MAYBE IF
MAYBE IF
Something has changed. It doesn't feel like me anymore.
From running a 'love yourself' group online to hating myself more.
Having so called 'friends' to being alone,
Maybe if I liked you less, I might be able to talk about it more.
My insomnia is haunting me,
I don't remember the last time I got a good night's sleep.
I wish I could stop myself from crying to my pillow,
Maybe if I never met you, I wouldn't be this hollow.
I'm this close to breaking down,
And I don't think that I can be as happy as I used to be,
And maybe it's my fault that I let everyone in so easily.
Maybe if I believed in cynicism, I wouldn't show such leniency.
Maybe for once it would have felt nice to take a break.
I have been tired of being everyone's emotional sponge cake.
Sometimes I wonder if there's anyone at all who can show compassion.
Well, I guess I have to act happy in order to be in fashion.
Behind my fake smile, do u know that your words are killing me slowly?
Maybe if u weren't so obsessed with your looks u would have noticed me change quickly.
Maybe If I start smiling more, it will feel better.

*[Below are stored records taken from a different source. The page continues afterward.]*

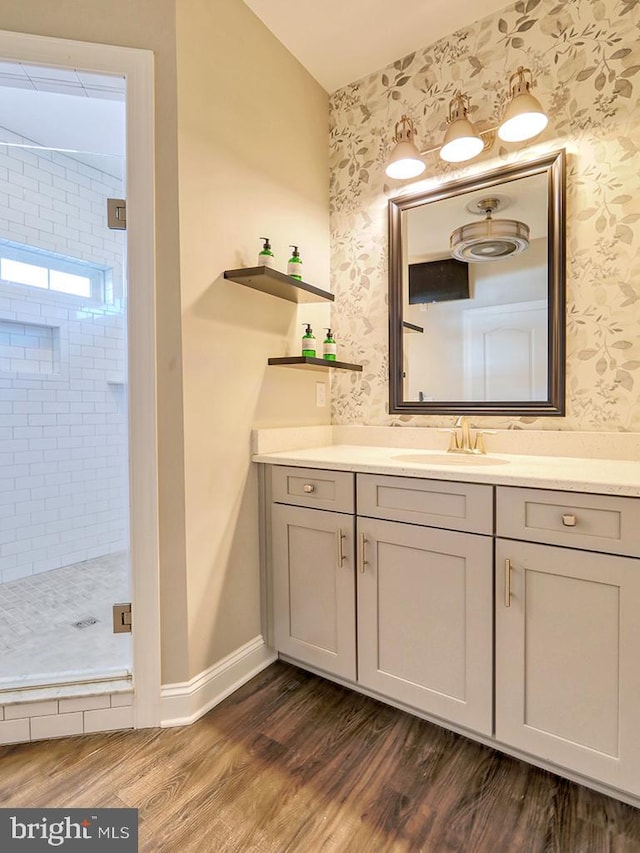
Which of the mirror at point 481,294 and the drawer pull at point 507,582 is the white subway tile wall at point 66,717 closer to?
the drawer pull at point 507,582

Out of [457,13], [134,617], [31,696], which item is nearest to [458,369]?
[457,13]

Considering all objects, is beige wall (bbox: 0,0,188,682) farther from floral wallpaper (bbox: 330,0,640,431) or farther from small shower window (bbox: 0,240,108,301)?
floral wallpaper (bbox: 330,0,640,431)

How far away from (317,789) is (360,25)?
281cm

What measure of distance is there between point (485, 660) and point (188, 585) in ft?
3.25

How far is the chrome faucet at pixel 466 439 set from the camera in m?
1.75

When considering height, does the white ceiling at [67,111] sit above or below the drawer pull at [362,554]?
above

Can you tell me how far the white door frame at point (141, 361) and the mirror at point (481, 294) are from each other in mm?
1119

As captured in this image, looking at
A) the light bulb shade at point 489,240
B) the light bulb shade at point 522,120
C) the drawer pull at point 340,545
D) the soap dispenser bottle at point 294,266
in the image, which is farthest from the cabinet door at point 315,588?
the light bulb shade at point 522,120

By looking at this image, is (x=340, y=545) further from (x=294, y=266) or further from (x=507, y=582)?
(x=294, y=266)

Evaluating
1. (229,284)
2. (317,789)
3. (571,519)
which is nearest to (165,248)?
(229,284)

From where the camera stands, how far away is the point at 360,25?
1.82 metres

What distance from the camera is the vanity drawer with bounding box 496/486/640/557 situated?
3.54 ft

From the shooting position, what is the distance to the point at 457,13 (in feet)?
5.78

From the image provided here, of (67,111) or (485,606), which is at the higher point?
(67,111)
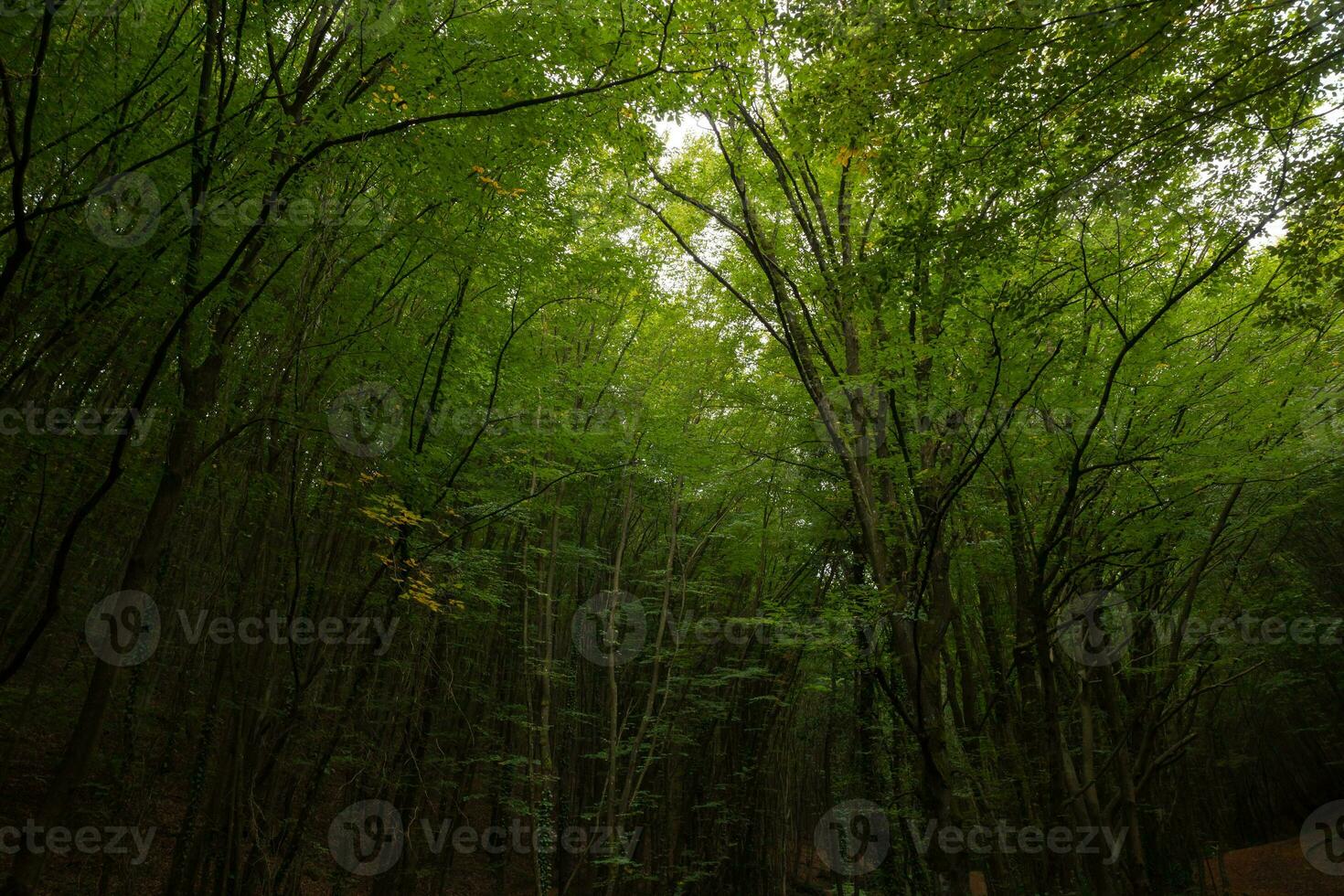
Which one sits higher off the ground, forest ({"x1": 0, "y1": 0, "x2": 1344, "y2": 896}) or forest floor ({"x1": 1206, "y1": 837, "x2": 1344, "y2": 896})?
forest ({"x1": 0, "y1": 0, "x2": 1344, "y2": 896})

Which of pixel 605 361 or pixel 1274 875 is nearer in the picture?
pixel 605 361

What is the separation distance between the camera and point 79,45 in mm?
3457

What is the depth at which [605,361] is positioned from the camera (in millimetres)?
9008

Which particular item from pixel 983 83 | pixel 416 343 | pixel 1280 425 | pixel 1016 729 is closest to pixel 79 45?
pixel 416 343

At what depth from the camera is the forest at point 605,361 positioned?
3352 mm

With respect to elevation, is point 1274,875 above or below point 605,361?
below

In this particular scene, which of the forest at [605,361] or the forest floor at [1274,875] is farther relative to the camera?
the forest floor at [1274,875]

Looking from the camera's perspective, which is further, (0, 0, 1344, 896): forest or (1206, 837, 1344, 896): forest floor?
(1206, 837, 1344, 896): forest floor

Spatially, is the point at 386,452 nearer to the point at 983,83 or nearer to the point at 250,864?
the point at 250,864

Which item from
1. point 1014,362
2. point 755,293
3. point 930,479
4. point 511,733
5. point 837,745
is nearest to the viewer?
point 1014,362

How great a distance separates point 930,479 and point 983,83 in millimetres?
2617

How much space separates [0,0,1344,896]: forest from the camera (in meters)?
3.35

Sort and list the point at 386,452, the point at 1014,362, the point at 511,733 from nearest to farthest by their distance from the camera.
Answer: the point at 1014,362
the point at 386,452
the point at 511,733

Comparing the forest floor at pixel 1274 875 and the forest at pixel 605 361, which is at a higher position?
the forest at pixel 605 361
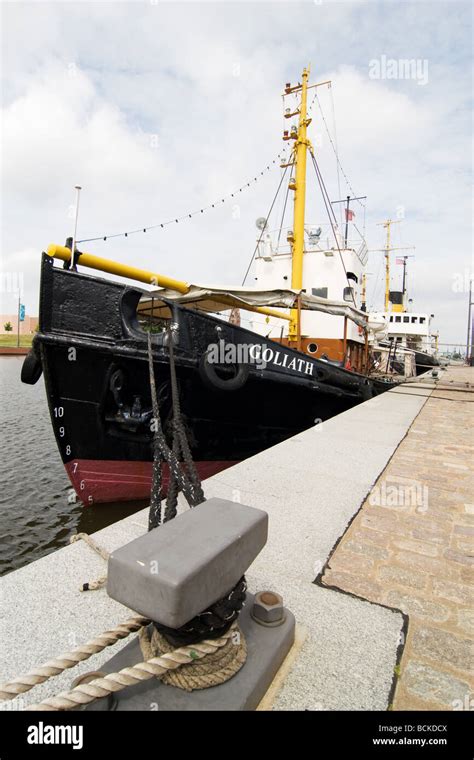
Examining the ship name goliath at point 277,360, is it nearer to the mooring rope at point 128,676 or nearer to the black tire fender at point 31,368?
the black tire fender at point 31,368

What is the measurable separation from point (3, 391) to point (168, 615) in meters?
20.8

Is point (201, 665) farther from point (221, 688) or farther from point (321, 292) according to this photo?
point (321, 292)

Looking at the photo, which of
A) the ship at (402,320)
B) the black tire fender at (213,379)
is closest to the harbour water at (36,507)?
the black tire fender at (213,379)

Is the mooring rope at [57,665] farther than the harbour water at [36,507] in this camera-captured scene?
No

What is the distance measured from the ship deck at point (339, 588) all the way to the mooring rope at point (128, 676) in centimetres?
32

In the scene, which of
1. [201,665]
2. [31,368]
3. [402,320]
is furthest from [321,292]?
[402,320]

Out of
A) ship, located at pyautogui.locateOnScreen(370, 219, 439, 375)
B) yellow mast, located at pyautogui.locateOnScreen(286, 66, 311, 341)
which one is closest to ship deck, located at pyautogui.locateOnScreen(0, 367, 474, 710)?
yellow mast, located at pyautogui.locateOnScreen(286, 66, 311, 341)

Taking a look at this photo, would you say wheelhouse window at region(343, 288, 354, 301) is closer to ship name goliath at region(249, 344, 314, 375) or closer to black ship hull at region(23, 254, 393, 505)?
ship name goliath at region(249, 344, 314, 375)

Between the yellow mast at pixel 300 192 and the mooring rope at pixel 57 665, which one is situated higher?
the yellow mast at pixel 300 192

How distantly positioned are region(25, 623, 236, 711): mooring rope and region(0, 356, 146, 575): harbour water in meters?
4.20

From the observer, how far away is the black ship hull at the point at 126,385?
16.0 feet

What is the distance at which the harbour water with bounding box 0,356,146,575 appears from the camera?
16.7ft

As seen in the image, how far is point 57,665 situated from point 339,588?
4.40 ft

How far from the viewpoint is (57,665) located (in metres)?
1.15
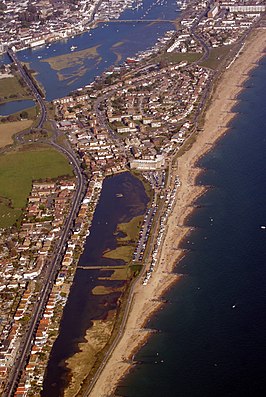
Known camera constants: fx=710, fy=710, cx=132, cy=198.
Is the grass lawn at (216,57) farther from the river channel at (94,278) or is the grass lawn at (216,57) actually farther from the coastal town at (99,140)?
the river channel at (94,278)

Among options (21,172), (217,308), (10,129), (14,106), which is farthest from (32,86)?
(217,308)

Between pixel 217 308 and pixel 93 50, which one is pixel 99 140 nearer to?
pixel 217 308

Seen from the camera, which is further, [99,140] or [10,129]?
[10,129]

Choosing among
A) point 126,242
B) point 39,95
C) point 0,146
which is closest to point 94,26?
point 39,95

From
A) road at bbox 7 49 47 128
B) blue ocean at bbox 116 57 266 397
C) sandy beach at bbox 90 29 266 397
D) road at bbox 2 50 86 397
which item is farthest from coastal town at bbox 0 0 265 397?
blue ocean at bbox 116 57 266 397

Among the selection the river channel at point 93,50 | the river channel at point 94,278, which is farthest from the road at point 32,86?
the river channel at point 94,278

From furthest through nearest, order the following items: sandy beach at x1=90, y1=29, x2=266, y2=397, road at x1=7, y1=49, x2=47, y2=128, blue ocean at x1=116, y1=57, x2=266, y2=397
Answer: road at x1=7, y1=49, x2=47, y2=128, sandy beach at x1=90, y1=29, x2=266, y2=397, blue ocean at x1=116, y1=57, x2=266, y2=397

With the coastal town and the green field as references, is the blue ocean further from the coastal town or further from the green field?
the green field
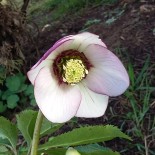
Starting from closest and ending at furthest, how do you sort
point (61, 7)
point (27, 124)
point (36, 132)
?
point (36, 132), point (27, 124), point (61, 7)

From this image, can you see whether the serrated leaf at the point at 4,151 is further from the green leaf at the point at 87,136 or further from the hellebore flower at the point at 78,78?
the hellebore flower at the point at 78,78

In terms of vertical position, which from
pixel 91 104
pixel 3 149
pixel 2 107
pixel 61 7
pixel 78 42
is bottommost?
pixel 61 7

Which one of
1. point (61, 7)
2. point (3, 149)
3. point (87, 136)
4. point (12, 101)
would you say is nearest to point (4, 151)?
point (3, 149)

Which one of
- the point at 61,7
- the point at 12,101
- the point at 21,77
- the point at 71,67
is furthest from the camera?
the point at 61,7

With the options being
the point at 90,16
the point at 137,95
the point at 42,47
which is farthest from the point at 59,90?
the point at 90,16

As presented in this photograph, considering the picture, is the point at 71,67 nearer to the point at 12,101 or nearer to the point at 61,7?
the point at 12,101

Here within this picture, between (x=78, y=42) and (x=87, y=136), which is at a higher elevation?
(x=78, y=42)

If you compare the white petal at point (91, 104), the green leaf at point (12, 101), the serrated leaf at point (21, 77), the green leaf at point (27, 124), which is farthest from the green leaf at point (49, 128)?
the serrated leaf at point (21, 77)
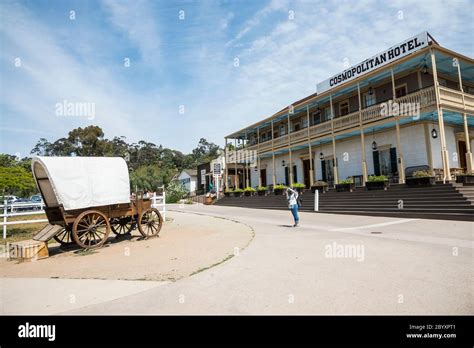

But in the end I'll always be the imposter.
I can't leave my fake friends alone because the fear of being left alone and sad haunts me more than my dignity.
My hatred towards them crawls inside of me.
I wonder if I can ever be strong enough to them how,
I feel being crept by my overthinking and lack of trust.
Maybe I have you to thank for making me like this.
Maybe if I could change myself,
Maybe if I stop hating myself,
Maybe if I could clear you from my head,
I'll find HAPPINESS.
But what good it will do if I'm left alone standing in the darkness?